━━ MATERIAL ━━

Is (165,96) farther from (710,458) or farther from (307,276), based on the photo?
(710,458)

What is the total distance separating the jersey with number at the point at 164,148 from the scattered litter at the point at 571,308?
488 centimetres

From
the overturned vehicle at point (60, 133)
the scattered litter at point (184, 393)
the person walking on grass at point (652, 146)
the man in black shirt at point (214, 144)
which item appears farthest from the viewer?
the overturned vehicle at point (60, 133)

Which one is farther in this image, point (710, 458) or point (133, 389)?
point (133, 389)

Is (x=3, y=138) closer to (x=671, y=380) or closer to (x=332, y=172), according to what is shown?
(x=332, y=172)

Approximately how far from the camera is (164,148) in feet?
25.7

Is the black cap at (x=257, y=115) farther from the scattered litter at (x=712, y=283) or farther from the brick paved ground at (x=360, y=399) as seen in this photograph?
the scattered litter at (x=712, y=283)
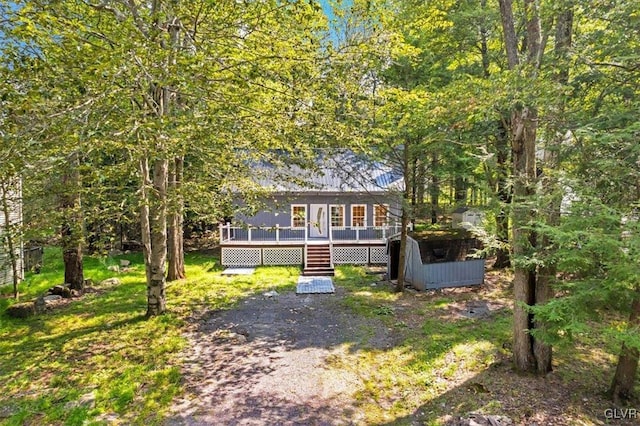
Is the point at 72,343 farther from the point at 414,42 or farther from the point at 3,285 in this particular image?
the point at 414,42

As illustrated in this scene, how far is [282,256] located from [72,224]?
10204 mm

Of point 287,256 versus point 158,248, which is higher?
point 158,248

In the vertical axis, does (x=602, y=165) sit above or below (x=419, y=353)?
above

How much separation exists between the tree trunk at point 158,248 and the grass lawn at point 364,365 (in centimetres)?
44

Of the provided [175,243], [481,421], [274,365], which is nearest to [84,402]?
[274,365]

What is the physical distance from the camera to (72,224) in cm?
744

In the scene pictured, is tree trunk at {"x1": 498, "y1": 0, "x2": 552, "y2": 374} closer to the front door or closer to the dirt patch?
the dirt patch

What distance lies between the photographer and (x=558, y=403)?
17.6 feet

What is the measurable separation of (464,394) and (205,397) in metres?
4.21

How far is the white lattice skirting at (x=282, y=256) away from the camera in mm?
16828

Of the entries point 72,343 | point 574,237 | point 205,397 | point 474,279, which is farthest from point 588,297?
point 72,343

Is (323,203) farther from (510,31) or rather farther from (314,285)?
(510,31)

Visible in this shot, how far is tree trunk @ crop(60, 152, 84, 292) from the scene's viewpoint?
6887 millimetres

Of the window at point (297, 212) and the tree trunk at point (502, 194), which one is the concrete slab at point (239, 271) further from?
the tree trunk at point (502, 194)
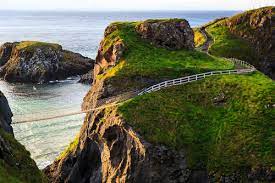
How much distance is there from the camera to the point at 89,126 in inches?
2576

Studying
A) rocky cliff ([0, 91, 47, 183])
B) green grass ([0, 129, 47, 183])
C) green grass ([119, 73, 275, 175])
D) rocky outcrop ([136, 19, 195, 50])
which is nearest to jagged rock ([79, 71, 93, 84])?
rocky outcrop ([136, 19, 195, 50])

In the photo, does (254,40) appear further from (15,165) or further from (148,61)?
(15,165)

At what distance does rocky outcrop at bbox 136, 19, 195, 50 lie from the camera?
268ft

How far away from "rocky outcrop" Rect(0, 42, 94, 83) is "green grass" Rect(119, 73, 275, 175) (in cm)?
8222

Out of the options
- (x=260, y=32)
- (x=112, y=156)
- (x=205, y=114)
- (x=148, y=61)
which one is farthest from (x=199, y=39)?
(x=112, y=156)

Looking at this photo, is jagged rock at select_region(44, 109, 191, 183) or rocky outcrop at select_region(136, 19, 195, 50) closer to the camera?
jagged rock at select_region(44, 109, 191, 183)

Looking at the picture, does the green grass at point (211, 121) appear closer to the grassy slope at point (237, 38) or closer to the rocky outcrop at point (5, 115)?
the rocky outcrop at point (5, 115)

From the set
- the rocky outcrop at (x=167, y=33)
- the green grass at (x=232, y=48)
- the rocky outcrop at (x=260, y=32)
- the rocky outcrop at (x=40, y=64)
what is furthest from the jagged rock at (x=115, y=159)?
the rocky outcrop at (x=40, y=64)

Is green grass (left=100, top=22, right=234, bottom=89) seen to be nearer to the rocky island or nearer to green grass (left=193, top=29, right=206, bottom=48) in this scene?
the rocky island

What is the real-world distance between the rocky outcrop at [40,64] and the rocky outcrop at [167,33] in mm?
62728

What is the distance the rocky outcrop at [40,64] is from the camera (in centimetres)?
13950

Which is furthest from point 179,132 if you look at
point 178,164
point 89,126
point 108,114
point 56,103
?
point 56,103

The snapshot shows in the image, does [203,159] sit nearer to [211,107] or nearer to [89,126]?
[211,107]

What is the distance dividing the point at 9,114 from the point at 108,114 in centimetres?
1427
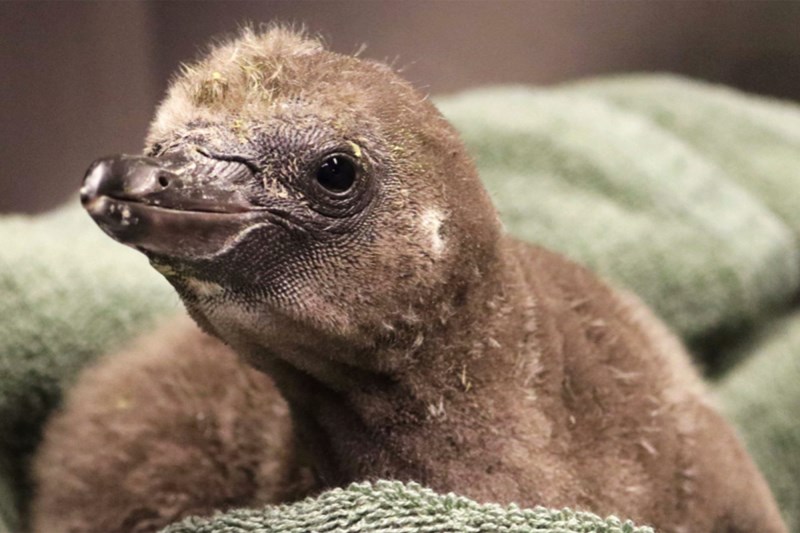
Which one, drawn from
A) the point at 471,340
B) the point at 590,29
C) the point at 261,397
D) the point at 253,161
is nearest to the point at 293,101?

━━━
━━ MATERIAL ━━

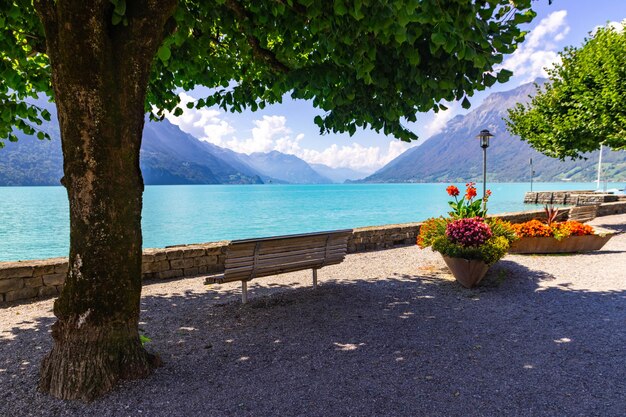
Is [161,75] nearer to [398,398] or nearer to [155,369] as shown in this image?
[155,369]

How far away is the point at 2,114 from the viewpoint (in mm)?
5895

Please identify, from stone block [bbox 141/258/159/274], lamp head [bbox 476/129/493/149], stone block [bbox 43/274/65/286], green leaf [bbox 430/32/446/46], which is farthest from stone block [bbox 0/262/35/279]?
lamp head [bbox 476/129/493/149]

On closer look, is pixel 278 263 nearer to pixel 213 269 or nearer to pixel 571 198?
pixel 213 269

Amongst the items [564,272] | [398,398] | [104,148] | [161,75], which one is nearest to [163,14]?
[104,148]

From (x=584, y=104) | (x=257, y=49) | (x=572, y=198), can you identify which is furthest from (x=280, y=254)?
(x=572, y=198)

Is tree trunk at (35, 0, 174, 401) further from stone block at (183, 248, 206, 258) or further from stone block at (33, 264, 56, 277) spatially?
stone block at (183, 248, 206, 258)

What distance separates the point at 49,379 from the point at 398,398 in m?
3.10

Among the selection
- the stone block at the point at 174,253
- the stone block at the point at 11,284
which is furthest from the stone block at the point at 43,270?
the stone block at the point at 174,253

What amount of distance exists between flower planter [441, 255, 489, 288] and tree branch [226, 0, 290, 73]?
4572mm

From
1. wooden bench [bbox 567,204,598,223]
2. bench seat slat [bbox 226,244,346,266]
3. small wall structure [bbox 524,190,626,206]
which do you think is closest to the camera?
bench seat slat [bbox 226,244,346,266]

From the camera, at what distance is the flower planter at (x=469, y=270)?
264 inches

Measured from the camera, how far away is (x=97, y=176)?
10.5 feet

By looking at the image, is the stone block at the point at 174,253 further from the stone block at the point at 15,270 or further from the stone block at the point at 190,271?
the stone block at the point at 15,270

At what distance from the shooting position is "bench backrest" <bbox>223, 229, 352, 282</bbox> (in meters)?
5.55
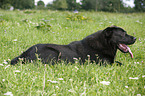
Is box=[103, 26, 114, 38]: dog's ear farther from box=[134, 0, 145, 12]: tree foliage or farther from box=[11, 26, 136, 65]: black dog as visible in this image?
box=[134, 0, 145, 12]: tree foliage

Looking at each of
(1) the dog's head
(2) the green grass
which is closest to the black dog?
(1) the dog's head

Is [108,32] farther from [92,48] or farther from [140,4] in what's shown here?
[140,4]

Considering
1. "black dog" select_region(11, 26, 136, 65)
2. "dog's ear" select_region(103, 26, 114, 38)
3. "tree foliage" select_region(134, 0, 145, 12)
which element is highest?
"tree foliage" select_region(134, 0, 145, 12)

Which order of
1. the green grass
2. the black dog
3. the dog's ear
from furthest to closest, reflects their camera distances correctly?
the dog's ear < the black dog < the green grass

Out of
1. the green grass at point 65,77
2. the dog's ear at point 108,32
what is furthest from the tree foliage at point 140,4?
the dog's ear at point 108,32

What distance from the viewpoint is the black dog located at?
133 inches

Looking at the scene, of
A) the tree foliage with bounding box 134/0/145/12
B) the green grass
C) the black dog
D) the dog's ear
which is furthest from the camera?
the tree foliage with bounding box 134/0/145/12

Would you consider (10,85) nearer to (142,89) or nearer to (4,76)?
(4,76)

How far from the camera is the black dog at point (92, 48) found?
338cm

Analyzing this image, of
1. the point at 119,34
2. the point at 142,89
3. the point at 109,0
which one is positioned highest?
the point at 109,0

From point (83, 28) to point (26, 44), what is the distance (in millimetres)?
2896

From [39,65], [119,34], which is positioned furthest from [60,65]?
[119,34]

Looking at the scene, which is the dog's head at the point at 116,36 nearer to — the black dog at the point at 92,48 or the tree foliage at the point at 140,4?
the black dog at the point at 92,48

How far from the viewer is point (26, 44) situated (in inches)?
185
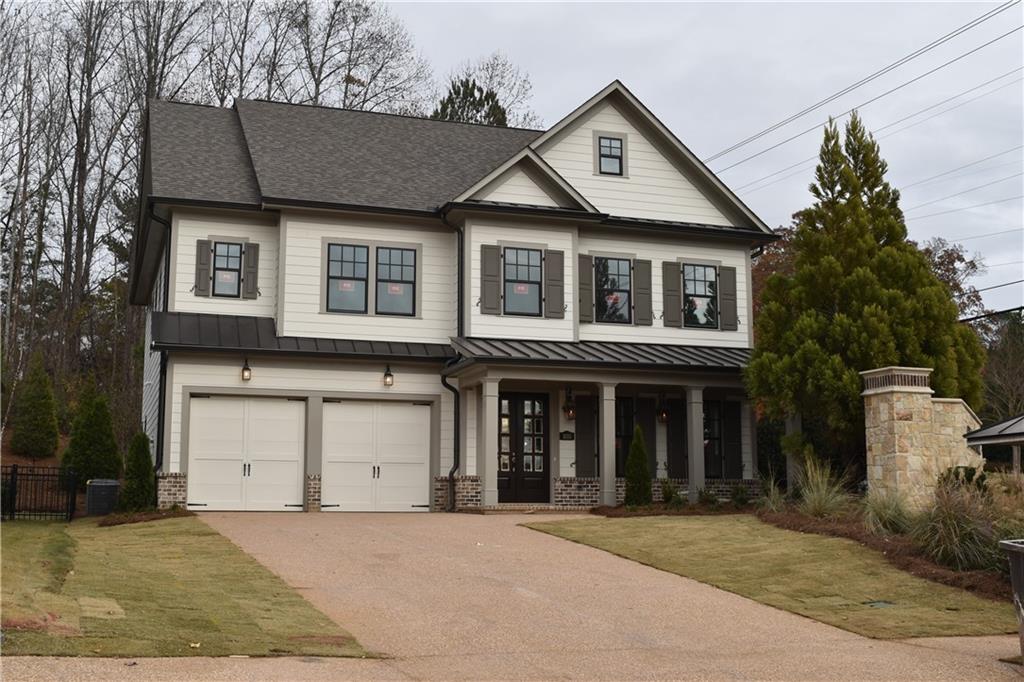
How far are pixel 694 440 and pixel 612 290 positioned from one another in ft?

━━━
━━ MATERIAL ━━

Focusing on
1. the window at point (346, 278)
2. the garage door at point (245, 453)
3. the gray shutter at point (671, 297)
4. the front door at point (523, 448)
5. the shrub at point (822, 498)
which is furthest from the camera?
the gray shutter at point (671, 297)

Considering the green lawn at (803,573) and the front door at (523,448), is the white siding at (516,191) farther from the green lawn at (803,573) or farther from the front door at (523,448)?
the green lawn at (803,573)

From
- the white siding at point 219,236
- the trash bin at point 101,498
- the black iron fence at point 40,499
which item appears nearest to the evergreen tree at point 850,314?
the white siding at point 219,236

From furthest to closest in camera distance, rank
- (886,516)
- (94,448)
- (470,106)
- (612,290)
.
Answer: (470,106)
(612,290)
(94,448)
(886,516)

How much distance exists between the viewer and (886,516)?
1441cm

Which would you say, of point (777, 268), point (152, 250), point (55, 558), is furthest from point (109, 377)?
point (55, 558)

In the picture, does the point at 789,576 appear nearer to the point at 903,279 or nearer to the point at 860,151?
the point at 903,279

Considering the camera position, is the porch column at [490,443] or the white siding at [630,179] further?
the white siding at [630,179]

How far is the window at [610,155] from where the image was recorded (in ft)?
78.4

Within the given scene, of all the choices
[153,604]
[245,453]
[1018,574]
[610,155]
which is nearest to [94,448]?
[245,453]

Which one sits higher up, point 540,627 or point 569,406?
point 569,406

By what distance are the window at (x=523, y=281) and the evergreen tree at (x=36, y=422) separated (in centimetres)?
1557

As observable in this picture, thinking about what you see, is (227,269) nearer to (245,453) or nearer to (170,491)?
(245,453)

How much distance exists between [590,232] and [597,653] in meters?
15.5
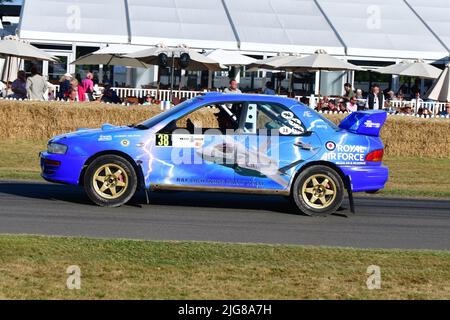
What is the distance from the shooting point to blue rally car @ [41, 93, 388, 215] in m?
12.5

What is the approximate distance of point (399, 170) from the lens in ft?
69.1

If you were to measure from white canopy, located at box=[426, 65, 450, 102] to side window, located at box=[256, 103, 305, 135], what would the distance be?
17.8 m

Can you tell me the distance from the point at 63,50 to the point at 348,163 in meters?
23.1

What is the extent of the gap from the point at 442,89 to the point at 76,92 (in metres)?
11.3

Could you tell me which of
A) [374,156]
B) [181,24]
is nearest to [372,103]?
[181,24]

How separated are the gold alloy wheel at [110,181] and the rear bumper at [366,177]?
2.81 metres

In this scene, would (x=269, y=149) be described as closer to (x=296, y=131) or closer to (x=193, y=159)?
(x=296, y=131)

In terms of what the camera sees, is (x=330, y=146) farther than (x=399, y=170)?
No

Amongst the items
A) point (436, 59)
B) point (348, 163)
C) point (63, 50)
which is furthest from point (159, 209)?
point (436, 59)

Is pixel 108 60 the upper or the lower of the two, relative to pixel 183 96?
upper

━━━

WRITTEN PROBLEM: Copy out the entries from the line with "From [39,65], [119,34], which" to the line with "How far are", leaving out the pictures.

ANSWER TO THE EXERCISE:
From [39,65], [119,34], which is positioned furthest from [60,65]?
[119,34]

Looking at the scene, which is the dog's head at the point at 116,36 nearer to — the black dog at the point at 92,48 or the tree foliage at the point at 140,4?
the black dog at the point at 92,48

How far from the viewer is point (26, 44) situated (in inches)?
185
How far are pixel 694 440 and pixel 612 290 positioned from one another in ft?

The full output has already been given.